Throughout the aftermath of the Ft. Hood shooting, I’ve argued that we shouldn’t rush to judgment blaming Islam for Nidal Hassan’s aberrant behavior. If anyone was at fault it was Hassan himself and the tremendous stress under which he was placed as an army psychiatrist about to be deployed to the Afghan war zone.
Now NPR has broken open a new aspect of this story (audio). As early as 18 months ago, Hassan’s supervisors at Walter Reed Hospital met regularly and discussed Hassan’s bizarre behavior and substandard performance. Hassan was consistently given substandard evaluations and reprimanded for proselytizing patients. His superiors even worried whether he might leak military secrets to the enemy if he deployed to the war zone. They pondered whether he might be capable of the type of fragging incident another Muslim soldier perpetrated against fellow soldiers. They also noted bizarre, disjointed communication and behavior.
The chief of psychiatry at Walter Reed attempted to begin the process of getting rid of Hassan by approaching two key academic committees. They both refused. Instead, they told the chief that Hassan was about to leave Walter Reed on a fellowship. They should let him go and hope he does better there.

» **Excerpted data**:

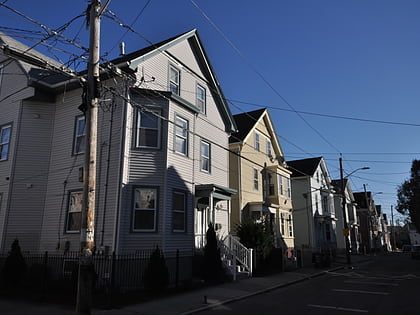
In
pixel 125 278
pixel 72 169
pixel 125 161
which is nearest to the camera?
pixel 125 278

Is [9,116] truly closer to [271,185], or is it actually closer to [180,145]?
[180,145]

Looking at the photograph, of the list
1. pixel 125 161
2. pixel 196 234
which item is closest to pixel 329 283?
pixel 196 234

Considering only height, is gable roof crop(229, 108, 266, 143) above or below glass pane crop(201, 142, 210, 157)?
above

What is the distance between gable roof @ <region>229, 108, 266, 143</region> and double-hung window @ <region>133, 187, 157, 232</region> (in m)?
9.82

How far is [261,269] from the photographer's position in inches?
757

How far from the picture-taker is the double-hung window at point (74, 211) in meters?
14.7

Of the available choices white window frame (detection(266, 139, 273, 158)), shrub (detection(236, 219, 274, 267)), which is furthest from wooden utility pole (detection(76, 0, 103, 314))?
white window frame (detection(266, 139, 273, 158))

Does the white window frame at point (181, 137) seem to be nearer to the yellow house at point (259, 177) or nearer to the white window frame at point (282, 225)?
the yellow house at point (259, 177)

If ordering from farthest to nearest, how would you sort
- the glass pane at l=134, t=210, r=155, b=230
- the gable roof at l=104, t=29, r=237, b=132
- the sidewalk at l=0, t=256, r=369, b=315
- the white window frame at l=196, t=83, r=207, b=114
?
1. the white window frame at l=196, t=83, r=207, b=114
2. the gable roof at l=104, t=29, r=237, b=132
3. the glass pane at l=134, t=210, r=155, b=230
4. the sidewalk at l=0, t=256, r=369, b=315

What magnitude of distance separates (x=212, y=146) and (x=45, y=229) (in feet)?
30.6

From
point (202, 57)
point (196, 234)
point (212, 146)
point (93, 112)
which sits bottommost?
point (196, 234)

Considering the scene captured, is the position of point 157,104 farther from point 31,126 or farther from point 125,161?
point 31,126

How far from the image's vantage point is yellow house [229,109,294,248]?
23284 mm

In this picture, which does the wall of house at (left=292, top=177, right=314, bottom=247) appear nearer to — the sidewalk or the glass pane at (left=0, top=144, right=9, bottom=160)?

» **Work to complete**:
1. From the Ft. Hood post, list every problem or worry about Hassan that the second paragraph says his supervisors or superiors raised.
2. Rewrite part of the Ft. Hood post, replacing "army psychiatrist" with "army doctor". Begin at the words "Throughout the aftermath" and stop after "Afghan war zone.".

» **Solution set**:
1.
- Bizarre behavior
- Substandard performance
- Proselytizing patients
- That he might leak military secrets to the enemy if he deployed to the war zone
- That he might be capable of a fragging incident against fellow soldiers
- Bizarre, disjointed communication

2.
Throughout the aftermath of the Ft. Hood shooting, I’ve argued that we shouldn’t rush to judgment blaming Islam for Nidal Hassan’s aberrant behavior. If anyone was at fault it was Hassan himself and the tremendous stress under which he was placed as an army doctor about to be deployed to the Afghan war zone.